For Suchet, it wouldn’t do, and after reading the mysteries of Poirot set by novel, there was more to the detective than the accent.
“I only knew the character from seeing Albert Finney and Peter Ustinov play him,” Suchet said in an interview last year with The New York Times, just before the final Poirot programmes would air on the stations of America’s Public Broadcasting Service. “So when they offered me the role, those were my only reference points for Poirot. I rang my brother to ask his opinion, and he thought that the character seemed a bit thin. I thought it might be done as light comedy, very two-dimensional. It was only when I started reading the novels that I discovered what Agatha Christie had written was not what I had been seeing.”

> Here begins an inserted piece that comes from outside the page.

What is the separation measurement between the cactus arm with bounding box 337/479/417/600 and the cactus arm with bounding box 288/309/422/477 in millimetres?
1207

The unique take on the Poirot mysteries, tinged with humour yet filled with intrigue on ITV, which still left one guessing long after the credits rolled, had become appointment viewing around the world, and Suchet has become to many, the definitive Poirot, and these programmes re-established Christie’s reputation as the Queen of Crime. The programmes began in 1989, thirteen years after Christie’s death, which saw an obituary for Poirot appear in the Times, the only occasion where a major newspaper printed an obituary for a fictional character.
As the 125th anniversary of the birth of Christie is set to be observed, a collection of fan letters Christie received (as well as her replies) are set to be released in a new book. An event is to be held in September with activities on the social networking site Twitter.

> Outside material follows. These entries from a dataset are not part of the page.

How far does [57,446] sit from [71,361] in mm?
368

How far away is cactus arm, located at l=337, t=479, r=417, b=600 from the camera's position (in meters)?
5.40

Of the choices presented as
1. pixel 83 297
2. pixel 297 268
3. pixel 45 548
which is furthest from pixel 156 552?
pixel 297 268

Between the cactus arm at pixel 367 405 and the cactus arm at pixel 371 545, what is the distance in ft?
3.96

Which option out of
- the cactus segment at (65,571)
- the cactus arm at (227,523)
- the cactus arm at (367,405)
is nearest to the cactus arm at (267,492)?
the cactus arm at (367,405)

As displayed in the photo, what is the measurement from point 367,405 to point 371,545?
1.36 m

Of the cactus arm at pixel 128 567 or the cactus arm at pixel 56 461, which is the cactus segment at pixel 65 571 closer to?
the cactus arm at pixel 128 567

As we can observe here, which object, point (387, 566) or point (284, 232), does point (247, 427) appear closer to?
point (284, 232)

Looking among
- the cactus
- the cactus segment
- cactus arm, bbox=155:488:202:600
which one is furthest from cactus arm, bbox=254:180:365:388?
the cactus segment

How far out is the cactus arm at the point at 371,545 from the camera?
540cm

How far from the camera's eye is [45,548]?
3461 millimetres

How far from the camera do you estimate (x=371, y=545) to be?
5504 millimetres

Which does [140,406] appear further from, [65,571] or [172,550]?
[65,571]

— Agatha Christie (@QueenOfCrime) February 22, 2015
Redefining the genre
Authors of the fan letters include the author PG Wodehouse and a 14 year old boy from Bristol who had organised a book club to raise money to buy more of her work, according to a report from The Guardian.

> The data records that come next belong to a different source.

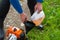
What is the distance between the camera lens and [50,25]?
5.23 m

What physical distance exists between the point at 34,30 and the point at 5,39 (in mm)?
647

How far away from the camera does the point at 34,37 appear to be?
4859 mm

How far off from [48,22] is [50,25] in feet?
0.29

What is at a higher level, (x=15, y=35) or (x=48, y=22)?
(x=15, y=35)

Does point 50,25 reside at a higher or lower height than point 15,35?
lower

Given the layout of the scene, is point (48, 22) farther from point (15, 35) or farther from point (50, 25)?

Her grandson, Matthew Pritchard, called on fans to share their memories of Christie’s writing.
“Knowing what receiving these letters meant to my grandmother, I’m sure she would be moved to see these personal stories shared publicly for the first time,” Pritchard said as quoted by The Guardian. “As we call to her fans across the globe to share their stories and experiences of Christie, I look forward to discovering how her work continues to inspire today.”
For Christie, the Queen of Crime is a title that is well deserved. The novels of her two best known characters, Poirot and Miss Jane Marple, are mysteries that are well thought and leaves the reader guessing all the way to what a fictitious Oxford English literature student called in an episode of the mystery Lewis, the “Agatha moment,” with hints of humour mixed in. Christie redefined the genre of mystery, and her work is now left to enjoy for a new generation, be in a book or on the telly.
Agatha Christie made the genre her own, and as readers celebrate her 125th birthday, two things are guaranteed—Suchet is the one and only Hercule Poirot, and Christie truly is the Queen of Crime.